# Germany Switzerland & Austria & perhaps Italy



## Biglol (Jul 16, 2007)

Hoping to tour Germany Switzerland and Austria in September/October,
their will be 2 M/Hs in the party and one is 8m and the other 6m long.
We have no experience of these countries in a motorhome and would be most grateful for any advice and help that you have. We plan to do some wild camping, plus campsites and aires, so we are very flexible.

Would an ASCI Card be of use in September and how do you obtain one??

Will a 8m motorhome have any problems ? 
A list of "DO's" & "DON'T's" would be much appreciated.

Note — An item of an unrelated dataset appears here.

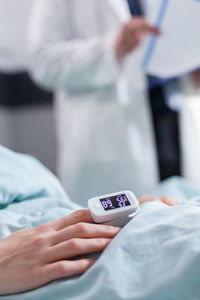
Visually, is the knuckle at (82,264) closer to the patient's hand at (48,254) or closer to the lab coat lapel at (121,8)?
the patient's hand at (48,254)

Does anyone know then the french children go back to school after their summer hills ???

Many thanks for your help


----------



## aldra (Jul 2, 2009)

Can't help much

But if on campsites ASCI has my vote, sept is ideal

You buy the ASCI book that contains the card, 

I have mine delivered on standing order yearly which makes it even cheaper

Germany, the Stellplaz are excellent so you may well not use the campsites

Can't really comment on Austria or Switzerland As we only passed through and payed the going fee for campsites

Someone on here will know

Aldra


----------



## cronkle (May 1, 2005)

Hoping to tour Germany Switzerland and Austria in September/October,

Would an ASCI Card be of use in September and how do you obtain one?? YES

Will a 8m motorhome have any problems ? 
NO MORE THAN USUAL

Does anyone know then the french children go back to school after their summer hills ??? 
http://www.france.fr/en/studying-france/french-school-holiday-dates-2013-2014.html

Hope that helps - and enjoy the visit


----------



## salomon (Apr 20, 2011)

La rentrée is 4th September. No zoning for the summer holiday so all at the same time.
German holidays finish later, notably in Bavaria so you may want to check that out. 
We tend to do Germany, Austria, Italy etc during winter as we follow the ski season.


----------



## makems (Jul 26, 2010)

No problems with 8m van. You will see dozens of big Concordes etc.
In Germany loads and loads of Stellplatz, many with EHU.


----------



## HermanHymer (Dec 5, 2008)

Switzerland... "

"Aires" are only just beginning to get off the ground in Switzerland and wildcamping is frowned upon/maybe illegal. Someone may correct me here. 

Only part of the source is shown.